История подвигов и славы.Книга 2. Сыны Отечества в дни мира и войны - страница 14
«Князь А.А. Вяземский». К.Л. Христинек
Наконец в августе месяце открылась вакансия в Сенате.
Державин был назначен экзекутором Первого департамента (государственных доходов).
Должность принесла материальную независимость. Пора было подумать об устройстве личной жизни. 30 августа Державин был приглашен сослуживцем Осипом Петровичем Козодавлевым смотреть из окна его дома крестный ход. Были и другие гости, среди которых одна девица особенно привлекла внимание Державина. Было ей семнадцать.
Черные, как смоль, волосы, с легкой горбинкой нос, из-под черных бровей – огненные глаза на смуглом лице. Она была с матерью. Державин осведомился о фамилии. «Бастидоновы» – был ответ. Державин уехал. Красавица не выходила у него из памяти. Зимой он встретил ее в театре, и вновь она поразила его…
Дело кончилось сватовством. В невесте он нашел то, что считал обязательным в семейной жизни, и если бы не нашел в невесте, что ему было нужно, не стал бы свататься, отступил бы. Он хотел быть в доме главою, тем более женясь тридцати пяти лет на девушке, которая была вдвое моложе его. Будучи сам порывист и неустойчив, от жены он требовал иных добродетелей: «тихость и смирение – суть первые достоинства женщин, и они одни те истинные превосходства, которые все их прелести и самое непорочнейшее их поведение украшают. Без них страстнейшая любовь – вздор».
По прошествии Великого поста, 18 апреля 1778 г. был совершен брак. Счастливый Державин писал:
Жизнь налаживалась. Когда правительство стало безденежно раздавать новоприобретенные днепровские земли, Державин обзавелся шестью тысячами десятин земли со ста тридцатью душами. Таким образом, вместе с пожалованными при выходе из полка тремястами, а также с родительскими всего получилось за Державиным более тысячи душ.
Это был уже известный достаток. Сюда надо прибавить сенатское жалованье.
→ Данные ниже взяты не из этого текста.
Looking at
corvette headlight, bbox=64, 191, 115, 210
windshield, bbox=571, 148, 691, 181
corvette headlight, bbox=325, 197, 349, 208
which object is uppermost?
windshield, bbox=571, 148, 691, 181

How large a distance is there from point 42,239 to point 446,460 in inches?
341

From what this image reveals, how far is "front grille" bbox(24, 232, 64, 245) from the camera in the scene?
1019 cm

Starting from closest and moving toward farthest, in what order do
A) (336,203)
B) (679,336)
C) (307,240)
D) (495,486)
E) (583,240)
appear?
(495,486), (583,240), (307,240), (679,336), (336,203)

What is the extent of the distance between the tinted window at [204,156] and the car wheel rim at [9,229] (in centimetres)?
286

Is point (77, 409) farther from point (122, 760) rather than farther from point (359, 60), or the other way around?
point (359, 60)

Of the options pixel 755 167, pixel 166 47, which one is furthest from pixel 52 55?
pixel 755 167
Державины могли жить «приличным домом». Молодая семья поселилась на Сенной площади в Санкт-Петербурге. Державин был чрезвычайно радушным хозяином. Появились новые знакомые. Среди них Василий Васильевич Капнист. С молодым стихотворцем он познакомился еще в полку. Стихи их были общей слабостью. Теперь знакомство перешло в дружбу. Капнист был отчасти увалень, был порой хмур и склонен к обидчивости, но при всем том – человек добрейший и великий семьянин. Впрочем, женат он был лишь недавно.
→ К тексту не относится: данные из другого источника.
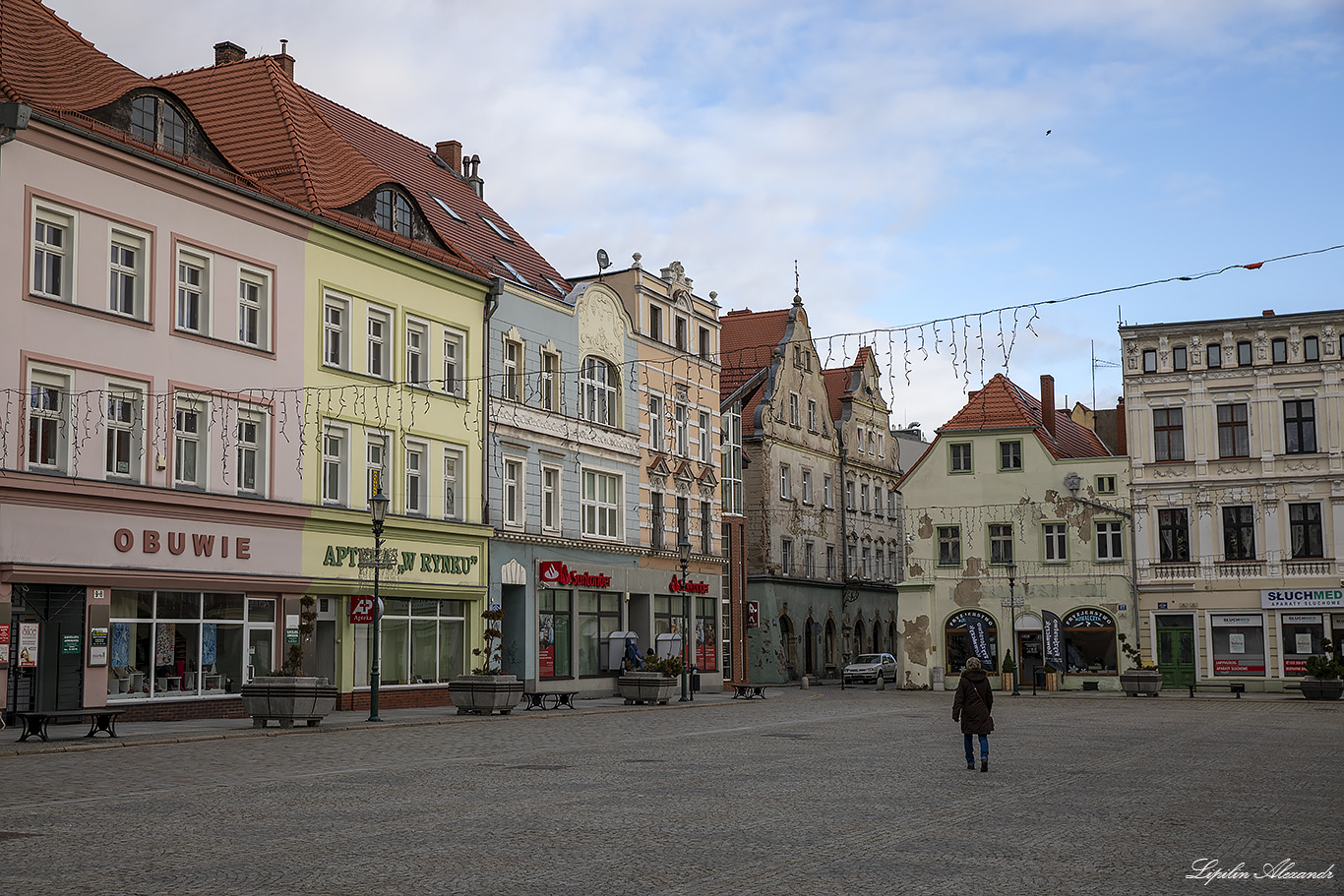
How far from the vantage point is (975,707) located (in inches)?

«Санкт-Петербург. Сенная площадь». Б. Патерсен
Две молодые четы коротко сблизились, и это повело к тому, что вскоре вокруг Державиных образовался целый кружок. Среди них друзья Капниста – Львов Николай Александрович – приятный лицом, состоятельный, имевший большие связи, щедро одарен природой, был поэтом, музыкантом, живописцем и архитектором. Всюду был умным и тонким ценителем. Переводил Анакреона и строил храмы. Стихи его были забавны, веселы, бодры, как и сам он был всегда легок, весел и бодр. Был среди них сын обрусевшего немца Иван Иванович Хемницер, полная противоположность Львова. Настроен философически, сдержан, задумчив – отчасти потому, может быть, что был уж очень нехорош собою, даже до безобразия. Зато талантлив – писал сказки и басни.
Для Державина друзья были авторитетами, которые, однако, как поэты были весьма заурядны. Свой собственный стих Державин обрел, имея весьма спутанные понятия о стихах вообще, не зная простейших правил, которые для Капниста и Львова были детской азбукой. Он делал ошибки в размере, в рифме, в цезуре, даже в языке: самые неотесанные провинциализмы уживались у него рядом с явным германизмом (немецкий язык был для него языком поэзии). Его неопытность не заслоняла неординарности дарования, и соратники по творчеству старались просветить его. Впоследствии Державину казалось, будто именно в это время под влиянием Львова и Капниста в его поэзии совершился глубокий перелом. Он считал их более одаренными поэтами. Однако друзья в порыве откровенности говорили ему: – Дружище, Гаврила! На Парнасе талант твой далеко переживет наши! Тогда все поэты служили – звания писателя не существовало. Общественное значение литературы уже признавалось, но на занятие литературой смотрели как на частное дело, а не общественное. Что касается Державина, то в его понятиях поэзия и служба были связаны особенным образом. К началу восьмидесятых годов, когда Державин достиг довольно заметного положения в службе и стал выдвигаться в литературе, поэзия и служба сделались для него как бы двумя ипостасями единого гражданского подвига.